The company, which supplies Tesla, General Motors and Hyundai Motor, also expects the outcome of next week’s U.S. presidential election to have a significant impact on the direction of the electric vehicle market, its director said financial.

“Looking ahead to 2025, we see continued macroeconomic uncertainty and geopolitical risk, increased (battery) exports from Chinese competitors, as well as (automaker) customers’ plans to manufacture their own batteries, which would intensify competition,” Chief Financial Officer Lee Chang-” Sil said on an earnings call.

“When it comes to revenue growth next year, we have a pretty conservative outlook,” Lee said. “We expect capital expenditures to be significantly reduced next year compared to this year, with the exception of some essential and necessary investments.”

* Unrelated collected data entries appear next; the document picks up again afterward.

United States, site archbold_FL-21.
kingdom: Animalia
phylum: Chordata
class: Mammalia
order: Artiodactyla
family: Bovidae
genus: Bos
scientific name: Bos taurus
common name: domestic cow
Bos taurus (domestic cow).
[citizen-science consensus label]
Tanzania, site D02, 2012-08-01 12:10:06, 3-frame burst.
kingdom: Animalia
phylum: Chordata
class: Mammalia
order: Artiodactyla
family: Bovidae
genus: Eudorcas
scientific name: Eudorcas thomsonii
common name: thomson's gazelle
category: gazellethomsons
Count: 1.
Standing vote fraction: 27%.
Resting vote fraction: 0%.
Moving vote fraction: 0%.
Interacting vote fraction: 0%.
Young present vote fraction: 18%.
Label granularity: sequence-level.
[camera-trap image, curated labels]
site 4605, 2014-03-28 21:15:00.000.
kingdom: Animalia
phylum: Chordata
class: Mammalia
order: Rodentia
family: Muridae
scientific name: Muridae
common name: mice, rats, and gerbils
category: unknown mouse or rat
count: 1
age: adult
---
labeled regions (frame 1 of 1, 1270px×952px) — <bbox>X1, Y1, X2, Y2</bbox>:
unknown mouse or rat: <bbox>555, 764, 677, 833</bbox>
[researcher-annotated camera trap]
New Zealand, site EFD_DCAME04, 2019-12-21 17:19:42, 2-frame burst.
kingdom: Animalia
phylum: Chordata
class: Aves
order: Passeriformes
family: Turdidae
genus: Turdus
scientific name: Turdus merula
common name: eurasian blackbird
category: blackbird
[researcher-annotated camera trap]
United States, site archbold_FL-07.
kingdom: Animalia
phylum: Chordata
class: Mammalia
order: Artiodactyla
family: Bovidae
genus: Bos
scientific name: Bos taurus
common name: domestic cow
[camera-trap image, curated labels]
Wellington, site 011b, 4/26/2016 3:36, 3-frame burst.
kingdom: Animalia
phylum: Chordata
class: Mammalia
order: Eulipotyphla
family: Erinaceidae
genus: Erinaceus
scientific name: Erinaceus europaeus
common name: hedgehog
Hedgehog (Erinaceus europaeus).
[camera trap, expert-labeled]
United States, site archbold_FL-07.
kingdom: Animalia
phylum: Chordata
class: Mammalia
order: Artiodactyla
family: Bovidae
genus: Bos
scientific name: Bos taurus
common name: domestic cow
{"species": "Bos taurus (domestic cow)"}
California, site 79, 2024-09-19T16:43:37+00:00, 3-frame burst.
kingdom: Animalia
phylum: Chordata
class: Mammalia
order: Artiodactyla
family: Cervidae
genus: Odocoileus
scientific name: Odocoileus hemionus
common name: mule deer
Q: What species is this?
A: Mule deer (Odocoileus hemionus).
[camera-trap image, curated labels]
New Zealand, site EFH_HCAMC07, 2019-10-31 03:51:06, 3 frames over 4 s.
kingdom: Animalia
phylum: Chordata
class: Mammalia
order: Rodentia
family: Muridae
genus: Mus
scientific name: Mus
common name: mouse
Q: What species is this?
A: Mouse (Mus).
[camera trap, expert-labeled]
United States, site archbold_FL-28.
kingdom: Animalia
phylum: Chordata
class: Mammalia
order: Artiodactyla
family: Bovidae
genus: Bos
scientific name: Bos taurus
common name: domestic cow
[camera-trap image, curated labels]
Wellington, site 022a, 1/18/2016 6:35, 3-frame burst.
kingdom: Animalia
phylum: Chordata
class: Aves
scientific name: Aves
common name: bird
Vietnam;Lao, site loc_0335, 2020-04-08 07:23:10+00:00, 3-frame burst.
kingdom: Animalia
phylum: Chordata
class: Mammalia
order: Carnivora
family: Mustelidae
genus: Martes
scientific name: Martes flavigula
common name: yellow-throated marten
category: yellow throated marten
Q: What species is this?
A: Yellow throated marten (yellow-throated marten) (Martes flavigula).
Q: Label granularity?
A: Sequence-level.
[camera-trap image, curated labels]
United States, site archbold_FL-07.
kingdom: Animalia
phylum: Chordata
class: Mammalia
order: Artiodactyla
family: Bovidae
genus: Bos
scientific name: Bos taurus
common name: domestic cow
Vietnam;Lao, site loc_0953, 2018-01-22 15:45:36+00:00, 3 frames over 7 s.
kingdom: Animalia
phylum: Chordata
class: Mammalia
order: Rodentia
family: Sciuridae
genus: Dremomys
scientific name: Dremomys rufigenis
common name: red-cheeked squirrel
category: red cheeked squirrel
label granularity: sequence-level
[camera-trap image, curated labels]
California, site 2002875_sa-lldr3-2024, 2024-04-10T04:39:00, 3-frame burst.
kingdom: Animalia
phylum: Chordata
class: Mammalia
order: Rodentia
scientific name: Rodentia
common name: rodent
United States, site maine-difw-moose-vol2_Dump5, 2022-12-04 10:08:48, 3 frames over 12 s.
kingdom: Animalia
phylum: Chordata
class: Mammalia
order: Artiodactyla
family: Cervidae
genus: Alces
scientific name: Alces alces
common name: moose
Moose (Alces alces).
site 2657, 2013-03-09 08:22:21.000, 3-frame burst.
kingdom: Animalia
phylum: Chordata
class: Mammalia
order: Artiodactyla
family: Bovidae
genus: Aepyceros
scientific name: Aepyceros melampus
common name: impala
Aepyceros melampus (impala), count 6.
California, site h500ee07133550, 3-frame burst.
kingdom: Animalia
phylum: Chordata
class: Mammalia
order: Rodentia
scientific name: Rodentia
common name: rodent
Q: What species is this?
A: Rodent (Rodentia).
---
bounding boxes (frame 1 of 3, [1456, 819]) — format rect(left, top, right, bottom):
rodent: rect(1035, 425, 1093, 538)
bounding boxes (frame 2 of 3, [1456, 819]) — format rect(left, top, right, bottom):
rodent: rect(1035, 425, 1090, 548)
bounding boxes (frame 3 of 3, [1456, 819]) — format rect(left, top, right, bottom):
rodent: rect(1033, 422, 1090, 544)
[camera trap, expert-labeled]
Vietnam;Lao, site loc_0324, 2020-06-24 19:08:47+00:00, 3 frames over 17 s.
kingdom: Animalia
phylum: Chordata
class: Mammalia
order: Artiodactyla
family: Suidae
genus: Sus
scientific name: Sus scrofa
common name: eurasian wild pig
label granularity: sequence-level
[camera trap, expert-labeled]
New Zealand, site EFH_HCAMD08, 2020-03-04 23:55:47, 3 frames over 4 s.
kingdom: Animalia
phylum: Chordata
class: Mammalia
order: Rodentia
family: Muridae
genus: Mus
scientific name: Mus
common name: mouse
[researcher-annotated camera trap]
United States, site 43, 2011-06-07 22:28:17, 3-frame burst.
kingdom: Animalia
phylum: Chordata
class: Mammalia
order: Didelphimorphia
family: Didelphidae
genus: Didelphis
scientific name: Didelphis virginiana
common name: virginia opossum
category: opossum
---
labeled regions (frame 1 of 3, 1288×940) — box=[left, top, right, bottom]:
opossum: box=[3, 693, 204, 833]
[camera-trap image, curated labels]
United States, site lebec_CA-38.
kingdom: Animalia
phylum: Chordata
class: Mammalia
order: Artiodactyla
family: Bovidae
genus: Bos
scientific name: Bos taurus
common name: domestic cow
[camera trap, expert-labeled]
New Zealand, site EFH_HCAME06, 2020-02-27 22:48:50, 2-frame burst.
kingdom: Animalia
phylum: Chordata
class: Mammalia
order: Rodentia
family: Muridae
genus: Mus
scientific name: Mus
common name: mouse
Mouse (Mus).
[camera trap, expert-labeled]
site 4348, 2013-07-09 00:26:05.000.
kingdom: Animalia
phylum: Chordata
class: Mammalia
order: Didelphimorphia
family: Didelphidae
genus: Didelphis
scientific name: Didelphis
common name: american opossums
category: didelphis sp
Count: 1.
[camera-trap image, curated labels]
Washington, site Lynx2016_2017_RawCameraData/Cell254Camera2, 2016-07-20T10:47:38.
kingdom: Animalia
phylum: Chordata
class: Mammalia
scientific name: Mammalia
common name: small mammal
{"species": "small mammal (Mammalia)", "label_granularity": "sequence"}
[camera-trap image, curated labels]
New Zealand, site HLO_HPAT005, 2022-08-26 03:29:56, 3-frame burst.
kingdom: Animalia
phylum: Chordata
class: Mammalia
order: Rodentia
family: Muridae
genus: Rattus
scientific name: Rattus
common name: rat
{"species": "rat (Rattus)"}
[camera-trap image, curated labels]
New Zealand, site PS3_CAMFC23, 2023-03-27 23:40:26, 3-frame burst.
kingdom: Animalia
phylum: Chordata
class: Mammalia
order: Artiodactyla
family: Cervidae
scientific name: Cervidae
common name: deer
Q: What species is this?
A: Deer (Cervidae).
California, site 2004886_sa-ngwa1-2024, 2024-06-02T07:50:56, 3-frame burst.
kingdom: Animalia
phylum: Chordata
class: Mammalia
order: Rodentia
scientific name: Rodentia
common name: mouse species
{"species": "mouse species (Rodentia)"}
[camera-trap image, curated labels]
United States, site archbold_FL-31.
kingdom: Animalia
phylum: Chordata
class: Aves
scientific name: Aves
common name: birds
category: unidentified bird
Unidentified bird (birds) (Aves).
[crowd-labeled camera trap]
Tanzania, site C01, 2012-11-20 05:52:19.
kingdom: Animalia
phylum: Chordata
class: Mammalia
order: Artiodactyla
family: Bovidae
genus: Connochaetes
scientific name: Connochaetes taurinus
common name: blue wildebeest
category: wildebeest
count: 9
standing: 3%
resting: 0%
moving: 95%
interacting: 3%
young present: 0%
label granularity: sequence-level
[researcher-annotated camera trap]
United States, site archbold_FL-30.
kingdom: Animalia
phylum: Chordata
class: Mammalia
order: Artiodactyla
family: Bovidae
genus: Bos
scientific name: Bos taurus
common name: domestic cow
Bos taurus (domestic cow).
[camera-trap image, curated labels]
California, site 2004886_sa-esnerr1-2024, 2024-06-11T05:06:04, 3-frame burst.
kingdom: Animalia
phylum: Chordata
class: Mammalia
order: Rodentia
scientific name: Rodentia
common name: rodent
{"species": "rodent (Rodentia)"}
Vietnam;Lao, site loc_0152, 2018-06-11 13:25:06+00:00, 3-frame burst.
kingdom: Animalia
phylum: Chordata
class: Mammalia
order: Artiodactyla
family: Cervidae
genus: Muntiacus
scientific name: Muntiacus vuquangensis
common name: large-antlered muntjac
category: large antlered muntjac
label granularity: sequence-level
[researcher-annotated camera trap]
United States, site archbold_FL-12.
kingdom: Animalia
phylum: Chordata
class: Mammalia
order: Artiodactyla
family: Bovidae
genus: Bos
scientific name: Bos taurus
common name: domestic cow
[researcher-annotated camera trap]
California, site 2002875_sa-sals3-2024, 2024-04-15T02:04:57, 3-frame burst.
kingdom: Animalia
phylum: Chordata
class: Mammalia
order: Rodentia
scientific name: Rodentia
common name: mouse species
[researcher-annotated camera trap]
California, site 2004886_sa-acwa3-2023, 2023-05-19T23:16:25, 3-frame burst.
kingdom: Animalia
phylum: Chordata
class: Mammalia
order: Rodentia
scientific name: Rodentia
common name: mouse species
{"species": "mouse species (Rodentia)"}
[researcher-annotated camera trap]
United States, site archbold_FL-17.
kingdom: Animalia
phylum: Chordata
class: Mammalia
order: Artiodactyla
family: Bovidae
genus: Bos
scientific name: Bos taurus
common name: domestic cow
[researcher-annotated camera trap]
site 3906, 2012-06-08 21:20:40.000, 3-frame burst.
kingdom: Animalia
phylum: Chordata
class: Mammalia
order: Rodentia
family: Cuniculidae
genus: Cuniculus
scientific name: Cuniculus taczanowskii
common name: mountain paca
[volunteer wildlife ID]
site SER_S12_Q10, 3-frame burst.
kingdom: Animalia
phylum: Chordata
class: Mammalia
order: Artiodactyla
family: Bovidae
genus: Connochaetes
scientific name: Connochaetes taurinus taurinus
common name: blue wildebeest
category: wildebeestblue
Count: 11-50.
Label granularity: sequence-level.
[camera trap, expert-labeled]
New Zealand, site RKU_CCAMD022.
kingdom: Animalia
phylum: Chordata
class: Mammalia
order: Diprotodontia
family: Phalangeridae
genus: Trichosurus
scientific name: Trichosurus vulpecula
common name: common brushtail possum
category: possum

In April, LGES announced plans to reduce capital spending this year due to slowing growth in electric vehicles. He also said earlier this year that investment spending in 2024 would be similar to the previous year’s 10.9 trillion won.

Several automakers are reducing their electrification targets, hurt by slowing demand for electric vehicles caused by factors including a lack of affordable models, the slow proliferation of charging points, trade tensions and increased competition from Chinese rivals. cheaper.

Demand is expected to recover in about 18 months in Europe and two to three years in the United States, depending in part on climate policies and other regulations, a senior LGES official told Reuters in July.

“The general view is that the pace of growth in demand for electric vehicles could be slower if Donald Trump is elected to a second term in the White House (compared to Kamala Harris), as he has suggested cutting appropriations tax for electric vehicles,” said analyst Kang Dong-jin at Hyundai Motor Securities.

BEAT ESTIMATES

LGES reported operating profit of 448 billion won ($322.84 million) for July-September, in line with its earlier forecast but down from 731 billion won in the same period a year earlier.

However, improving demand from some European and North American automakers helped the battery maker surpass the 374 billion won LSEG SmartEstimate, calculated from the average of 20 analyst estimates and weighted according to analyst estimates that are more consistently accurate.

LGES said it would have posted an operating loss of 18 billion won in the quarter without a tax credit received under the U.S. Inflation Reduction Act.

Revenue fell 16 percent to 6.9 trillion won.

The LGES share price was up 1.2 percent after the results, outpacing the 0.9 percent rise in the benchmark KOSPI index.